--- Supplied material ---
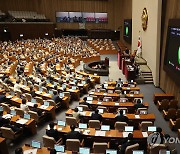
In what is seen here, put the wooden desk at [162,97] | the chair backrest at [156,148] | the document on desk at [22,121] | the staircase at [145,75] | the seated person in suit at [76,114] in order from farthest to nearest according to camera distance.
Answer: the staircase at [145,75], the wooden desk at [162,97], the seated person in suit at [76,114], the document on desk at [22,121], the chair backrest at [156,148]

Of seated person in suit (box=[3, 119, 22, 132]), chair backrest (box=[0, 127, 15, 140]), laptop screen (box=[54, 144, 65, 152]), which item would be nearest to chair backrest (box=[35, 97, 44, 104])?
seated person in suit (box=[3, 119, 22, 132])

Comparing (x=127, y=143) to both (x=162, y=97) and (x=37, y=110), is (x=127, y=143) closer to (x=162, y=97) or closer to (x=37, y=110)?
(x=37, y=110)

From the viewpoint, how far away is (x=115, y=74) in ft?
61.0

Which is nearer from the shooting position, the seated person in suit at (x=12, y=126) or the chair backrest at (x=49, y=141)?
the chair backrest at (x=49, y=141)

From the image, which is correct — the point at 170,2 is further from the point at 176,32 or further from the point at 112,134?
the point at 112,134

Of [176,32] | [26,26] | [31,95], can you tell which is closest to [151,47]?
[176,32]

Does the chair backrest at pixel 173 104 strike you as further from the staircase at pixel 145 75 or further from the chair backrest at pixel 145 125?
the staircase at pixel 145 75

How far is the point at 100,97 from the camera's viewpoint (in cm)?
1237

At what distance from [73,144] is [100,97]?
528 cm

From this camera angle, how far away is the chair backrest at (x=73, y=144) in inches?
287

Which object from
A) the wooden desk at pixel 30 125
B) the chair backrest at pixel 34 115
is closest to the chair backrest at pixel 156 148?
the wooden desk at pixel 30 125

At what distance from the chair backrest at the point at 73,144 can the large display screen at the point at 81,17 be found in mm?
32368

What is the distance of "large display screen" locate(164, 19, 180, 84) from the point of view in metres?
11.4

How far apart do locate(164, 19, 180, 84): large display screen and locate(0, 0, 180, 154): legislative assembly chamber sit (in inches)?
0.4
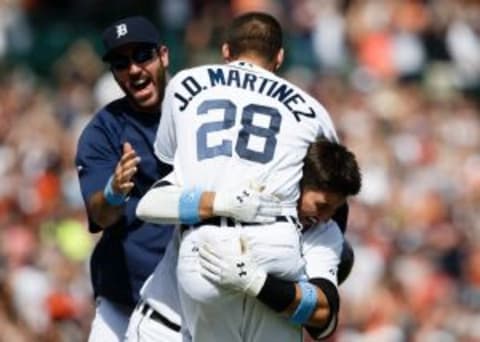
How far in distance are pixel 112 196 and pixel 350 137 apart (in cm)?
1073

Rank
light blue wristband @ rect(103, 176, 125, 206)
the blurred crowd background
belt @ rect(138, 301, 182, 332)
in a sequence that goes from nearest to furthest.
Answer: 1. light blue wristband @ rect(103, 176, 125, 206)
2. belt @ rect(138, 301, 182, 332)
3. the blurred crowd background

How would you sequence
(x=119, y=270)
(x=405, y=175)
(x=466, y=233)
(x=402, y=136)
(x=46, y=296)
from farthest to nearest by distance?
(x=402, y=136) < (x=405, y=175) < (x=466, y=233) < (x=46, y=296) < (x=119, y=270)

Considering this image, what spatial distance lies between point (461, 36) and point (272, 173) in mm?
14673

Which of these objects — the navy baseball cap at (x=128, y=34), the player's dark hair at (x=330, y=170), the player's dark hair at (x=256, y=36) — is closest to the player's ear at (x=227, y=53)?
the player's dark hair at (x=256, y=36)

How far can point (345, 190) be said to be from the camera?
26.1 feet

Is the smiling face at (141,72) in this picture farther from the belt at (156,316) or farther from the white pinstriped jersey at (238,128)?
the belt at (156,316)

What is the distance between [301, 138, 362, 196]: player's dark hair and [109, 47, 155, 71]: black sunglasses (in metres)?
0.94

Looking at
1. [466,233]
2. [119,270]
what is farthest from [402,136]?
[119,270]

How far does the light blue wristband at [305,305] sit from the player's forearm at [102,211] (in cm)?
87

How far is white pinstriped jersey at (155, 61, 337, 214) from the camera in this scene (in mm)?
7844

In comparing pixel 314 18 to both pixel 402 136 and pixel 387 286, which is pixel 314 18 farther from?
pixel 387 286

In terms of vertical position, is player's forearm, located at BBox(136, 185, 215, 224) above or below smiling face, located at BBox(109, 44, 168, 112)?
below

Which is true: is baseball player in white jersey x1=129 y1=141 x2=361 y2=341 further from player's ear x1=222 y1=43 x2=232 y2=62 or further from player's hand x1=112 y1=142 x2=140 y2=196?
player's ear x1=222 y1=43 x2=232 y2=62

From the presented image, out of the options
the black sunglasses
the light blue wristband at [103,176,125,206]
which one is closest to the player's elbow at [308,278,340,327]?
the light blue wristband at [103,176,125,206]
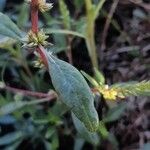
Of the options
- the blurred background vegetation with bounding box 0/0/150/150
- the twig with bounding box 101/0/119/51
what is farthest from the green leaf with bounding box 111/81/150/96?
the twig with bounding box 101/0/119/51

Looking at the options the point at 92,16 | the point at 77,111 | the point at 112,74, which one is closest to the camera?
the point at 77,111

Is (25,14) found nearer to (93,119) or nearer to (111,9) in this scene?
(111,9)

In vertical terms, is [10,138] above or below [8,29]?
below

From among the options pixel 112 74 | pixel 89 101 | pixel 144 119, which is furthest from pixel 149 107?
pixel 89 101

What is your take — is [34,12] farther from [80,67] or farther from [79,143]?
[80,67]

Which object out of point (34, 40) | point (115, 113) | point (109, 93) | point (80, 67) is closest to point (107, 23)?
point (80, 67)

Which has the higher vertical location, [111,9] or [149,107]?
[111,9]

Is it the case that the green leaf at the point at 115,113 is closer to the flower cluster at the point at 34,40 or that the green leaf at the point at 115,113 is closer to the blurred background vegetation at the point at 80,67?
the blurred background vegetation at the point at 80,67

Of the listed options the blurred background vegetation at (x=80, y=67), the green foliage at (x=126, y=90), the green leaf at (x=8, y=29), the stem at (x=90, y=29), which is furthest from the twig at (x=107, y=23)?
the green leaf at (x=8, y=29)

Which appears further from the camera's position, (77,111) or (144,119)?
(144,119)
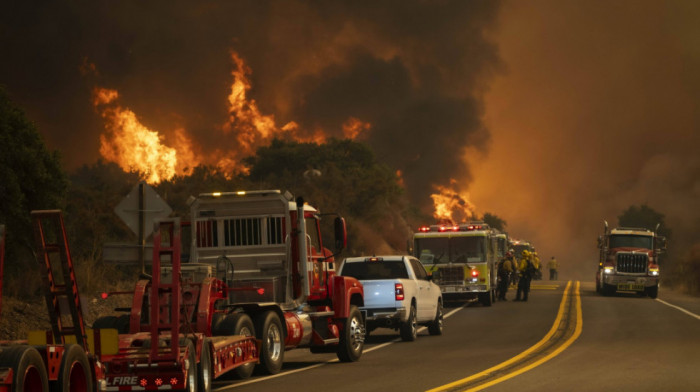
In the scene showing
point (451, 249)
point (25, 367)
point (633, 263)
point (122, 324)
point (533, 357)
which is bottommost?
point (533, 357)

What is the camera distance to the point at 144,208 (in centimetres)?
1639

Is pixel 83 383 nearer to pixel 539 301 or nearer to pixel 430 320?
pixel 430 320

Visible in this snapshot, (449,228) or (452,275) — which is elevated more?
(449,228)

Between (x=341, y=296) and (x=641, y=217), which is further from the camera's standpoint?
(x=641, y=217)

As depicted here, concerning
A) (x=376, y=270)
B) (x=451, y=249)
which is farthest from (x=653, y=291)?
(x=376, y=270)

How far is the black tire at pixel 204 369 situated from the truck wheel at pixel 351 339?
5178 millimetres

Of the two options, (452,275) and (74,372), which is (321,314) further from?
(452,275)

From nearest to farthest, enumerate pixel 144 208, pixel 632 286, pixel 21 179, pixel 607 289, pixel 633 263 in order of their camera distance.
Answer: pixel 144 208 → pixel 21 179 → pixel 632 286 → pixel 633 263 → pixel 607 289

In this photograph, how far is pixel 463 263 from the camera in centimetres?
3416

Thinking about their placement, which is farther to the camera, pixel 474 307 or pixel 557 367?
pixel 474 307

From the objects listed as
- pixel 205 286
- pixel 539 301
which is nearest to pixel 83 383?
pixel 205 286

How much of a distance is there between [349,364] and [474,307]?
17.5 m

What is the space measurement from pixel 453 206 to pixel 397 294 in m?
87.7

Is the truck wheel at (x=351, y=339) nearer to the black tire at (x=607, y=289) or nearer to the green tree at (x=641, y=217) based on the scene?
the black tire at (x=607, y=289)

--- Instructions to follow ---
Reproduce only the lines from the line containing "How far is the black" to the last line of the material above, both of those lines included.

--- Worked solution ---
How far is the black tire at pixel 204 369 situated from the truck wheel at pixel 351 339?
5178 millimetres

Of the two options, (452,275) and (74,372), which is (321,314) further from?
(452,275)

From nearest to farthest, enumerate pixel 144 208, pixel 632 286, pixel 21 179, pixel 607 289, pixel 633 263 in order of their camera distance.
Answer: pixel 144 208 → pixel 21 179 → pixel 632 286 → pixel 633 263 → pixel 607 289

In this photograph, how far is pixel 463 263 from the camera in centimetres?
3416

Thinking about their placement, which is farther to the camera, pixel 474 307 or pixel 557 367?
pixel 474 307

From the objects listed as
- pixel 205 286
- pixel 539 301
which is nearest to pixel 83 383?
pixel 205 286

How much of a distance is there between [349,364] and [474,307]?
17.5 m

What is the space measurement from pixel 453 206 to pixel 397 294 in m?
87.7

Is the truck wheel at (x=351, y=339) nearer to the black tire at (x=607, y=289) or nearer to the green tree at (x=641, y=217) based on the scene?
the black tire at (x=607, y=289)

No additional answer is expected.